Subsequent runs use the CQC Changes endpoint from the stored watermark — only modified records are re-fetched.


Data sources

SourceWhat it providesAccess
CQC Syndication APIFull provider and location detail, ratings, coordinatesSubscription key (free registration)
CQC Care DirectoryBulk location list for regional discoveryOpen Government Licence
Companies HouseOfficer and contact enrichmentPublic API
postcodes.ioPostcode geocoding fallbackOpen / free

Getting started

Prerequisites

Setup

git clone https://github.com/your-username/bd-locator.git
cd bd-locator

# Configure environment
cp infra/.env.example infra/.env
# Fill in infra/.env — see comments in the file

# Generate AUTH_SECRET
openssl rand -base64 32

# Start the stack
cd infra && docker compose up --build

Seed data

Download the CQC care directory from the CQC transparency page, rename it cqc_directory.csv, and place it in the data/ directory.

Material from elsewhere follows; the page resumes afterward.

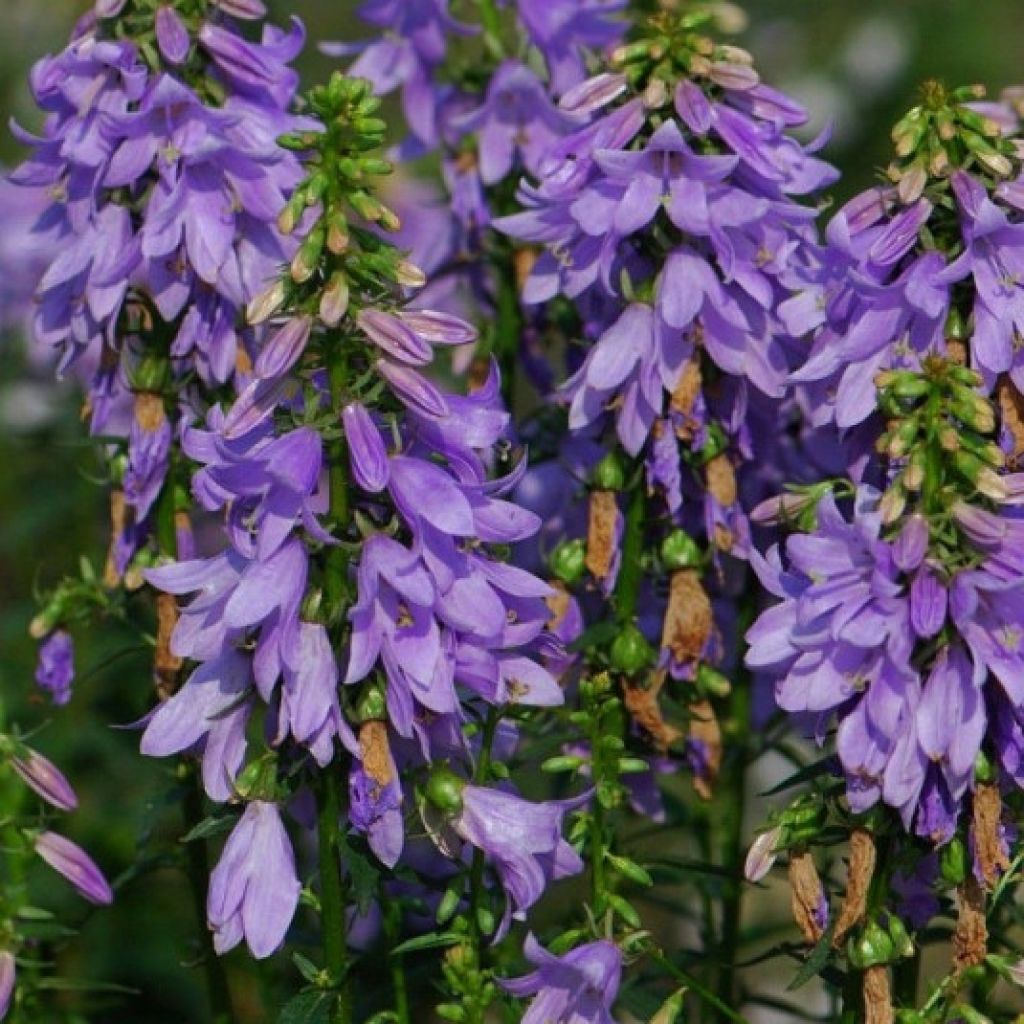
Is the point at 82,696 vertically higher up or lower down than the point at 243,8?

# Seed for a target area — adjust postcode prefixes as needed
# SG = Stevenage/Hitchin/Letchworth, AL = St Albans/Harpenden
curl -X POST \
  "http://localhost:8080/api/ingest/csv?csvPath=/data/cqc_directory.csv&postcodePrefix=SG&postcodePrefix=AL"

Allow 10–20 minutes for a typical regional set (~600 locations). Progress is logged every 50 records.

Navigate to http://localhost:3000 and sign in with Google.


Known limitations and honest trade-offs

  • CQC list endpoint filtering — the CQC Syndication API does not reliably support geographic filtering on the list endpoints. The CSV-based discovery approach is a deliberate workaround, not a gap.
  • Companies House join rate — NHS bodies, charities, and sole traders frequently have no clean Companies House record. The schema treats CH enrichment as nullable throughout; the BD user sees what’s available.
  • ICP gate precision — the LLM expansion maps natural language onto CQC taxonomy with reasonable fidelity, but the system is not a semantic search engine. Unusual or highly specific ICP descriptions may under-match.
  • Single-tenant auth — Google OAuth is configured for single-user demo use. Multi-tenant deployment would require session isolation and per-user weight persistence.